— BEGIN TEXT EXCERPT —

In an increasingly competitive B2B world, positioning has never been more important. Nevertheless, despite its significance, businesses of all sizes struggle with developing a substantive methodology to approach positioning work. In the B2B world, buying decisions are more complicated, and companies struggle with how to approach and streamline their messaging strategies, often turning to methodologies that are intuited or based on disciplines not designed for communication effectiveness, like design thinking or brainstorming.
By contrast, a small marketing consultancy known as Manchester Street has developed an innovative approach to this complex issue by recruiting a team interested in a more rigorous, and academically rigorous methodology.
Argument for the Win
Manchester Street’s unique approach to positioning starts with its focus on argumentation. As founder Ken Rufo, PhD explains, “Argument has always served a clarifying function. People confuse argument with conflict, but the truth is that argument provides an extremely effective way to develop clearer, more persuasive appeals.”

— END TEXT EXCERPT —
— BEGIN EXTRACTED ENTRIES —

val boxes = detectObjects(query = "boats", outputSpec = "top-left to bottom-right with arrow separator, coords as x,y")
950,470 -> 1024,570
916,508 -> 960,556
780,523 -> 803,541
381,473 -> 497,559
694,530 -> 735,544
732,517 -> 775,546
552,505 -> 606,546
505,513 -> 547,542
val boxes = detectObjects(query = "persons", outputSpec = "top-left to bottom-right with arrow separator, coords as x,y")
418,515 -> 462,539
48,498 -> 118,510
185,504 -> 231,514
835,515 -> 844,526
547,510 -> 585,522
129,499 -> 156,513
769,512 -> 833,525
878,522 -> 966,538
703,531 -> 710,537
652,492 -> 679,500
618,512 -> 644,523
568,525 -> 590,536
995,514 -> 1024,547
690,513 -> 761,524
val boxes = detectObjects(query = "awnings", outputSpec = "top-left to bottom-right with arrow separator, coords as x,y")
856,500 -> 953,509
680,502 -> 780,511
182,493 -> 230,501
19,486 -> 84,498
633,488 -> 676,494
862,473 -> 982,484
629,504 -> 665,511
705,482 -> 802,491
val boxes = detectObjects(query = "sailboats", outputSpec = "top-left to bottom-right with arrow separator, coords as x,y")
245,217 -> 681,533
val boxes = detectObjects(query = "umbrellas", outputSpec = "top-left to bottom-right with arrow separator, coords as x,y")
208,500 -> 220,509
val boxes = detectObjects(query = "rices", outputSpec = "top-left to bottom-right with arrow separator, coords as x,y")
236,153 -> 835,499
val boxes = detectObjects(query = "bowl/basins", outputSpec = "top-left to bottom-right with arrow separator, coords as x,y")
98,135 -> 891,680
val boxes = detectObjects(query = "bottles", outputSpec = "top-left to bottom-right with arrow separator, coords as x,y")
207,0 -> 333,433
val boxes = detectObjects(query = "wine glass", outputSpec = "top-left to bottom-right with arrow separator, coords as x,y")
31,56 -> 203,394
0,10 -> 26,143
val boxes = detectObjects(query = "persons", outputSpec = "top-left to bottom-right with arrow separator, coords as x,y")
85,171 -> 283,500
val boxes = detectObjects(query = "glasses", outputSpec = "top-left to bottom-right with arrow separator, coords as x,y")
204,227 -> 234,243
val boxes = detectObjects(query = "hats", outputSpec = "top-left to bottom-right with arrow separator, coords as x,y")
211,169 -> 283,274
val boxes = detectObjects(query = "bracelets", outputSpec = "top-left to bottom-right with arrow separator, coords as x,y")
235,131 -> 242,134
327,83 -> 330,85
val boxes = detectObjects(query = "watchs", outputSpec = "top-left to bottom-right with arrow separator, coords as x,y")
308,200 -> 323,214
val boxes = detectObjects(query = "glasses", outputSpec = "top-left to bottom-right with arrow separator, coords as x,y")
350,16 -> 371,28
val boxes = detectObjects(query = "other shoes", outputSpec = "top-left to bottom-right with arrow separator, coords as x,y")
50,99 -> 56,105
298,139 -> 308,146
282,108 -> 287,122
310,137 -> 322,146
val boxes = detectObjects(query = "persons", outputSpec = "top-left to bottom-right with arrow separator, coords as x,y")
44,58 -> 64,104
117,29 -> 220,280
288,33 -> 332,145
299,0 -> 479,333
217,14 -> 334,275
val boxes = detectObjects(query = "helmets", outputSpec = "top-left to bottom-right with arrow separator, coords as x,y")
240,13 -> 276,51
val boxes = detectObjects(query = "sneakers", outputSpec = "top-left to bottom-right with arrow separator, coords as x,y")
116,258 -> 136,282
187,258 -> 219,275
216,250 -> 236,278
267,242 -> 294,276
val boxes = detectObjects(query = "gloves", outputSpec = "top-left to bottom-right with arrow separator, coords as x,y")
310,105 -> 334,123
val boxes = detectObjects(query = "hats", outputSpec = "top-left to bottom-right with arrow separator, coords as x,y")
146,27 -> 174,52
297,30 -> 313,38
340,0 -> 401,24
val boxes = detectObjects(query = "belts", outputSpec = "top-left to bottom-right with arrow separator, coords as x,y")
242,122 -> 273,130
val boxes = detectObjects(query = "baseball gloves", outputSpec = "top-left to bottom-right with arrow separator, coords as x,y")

— END EXTRACTED ENTRIES —

PROBLEMS:
(1) According to the positioning text, what does Manchester Street's approach to positioning focus on?
(2) Render the part of the records that runs from their first line through the line containing "705,482 -> 802,491" as a JSON list of strings, one string per line, with blank lines omitted.

WRITTEN ANSWERS:
(1) Its approach focuses on argumentation.

(2)
[
  "val boxes = detectObjects(query = \"boats\", outputSpec = \"top-left to bottom-right with arrow separator, coords as x,y\")",
  "950,470 -> 1024,570",
  "916,508 -> 960,556",
  "780,523 -> 803,541",
  "381,473 -> 497,559",
  "694,530 -> 735,544",
  "732,517 -> 775,546",
  "552,505 -> 606,546",
  "505,513 -> 547,542",
  "val boxes = detectObjects(query = \"persons\", outputSpec = \"top-left to bottom-right with arrow separator, coords as x,y\")",
  "418,515 -> 462,539",
  "48,498 -> 118,510",
  "185,504 -> 231,514",
  "835,515 -> 844,526",
  "547,510 -> 585,522",
  "129,499 -> 156,513",
  "769,512 -> 833,525",
  "878,522 -> 966,538",
  "703,531 -> 710,537",
  "652,492 -> 679,500",
  "618,512 -> 644,523",
  "568,525 -> 590,536",
  "995,514 -> 1024,547",
  "690,513 -> 761,524",
  "val boxes = detectObjects(query = \"awnings\", outputSpec = \"top-left to bottom-right with arrow separator, coords as x,y\")",
  "856,500 -> 953,509",
  "680,502 -> 780,511",
  "182,493 -> 230,501",
  "19,486 -> 84,498",
  "633,488 -> 676,494",
  "862,473 -> 982,484",
  "629,504 -> 665,511",
  "705,482 -> 802,491"
]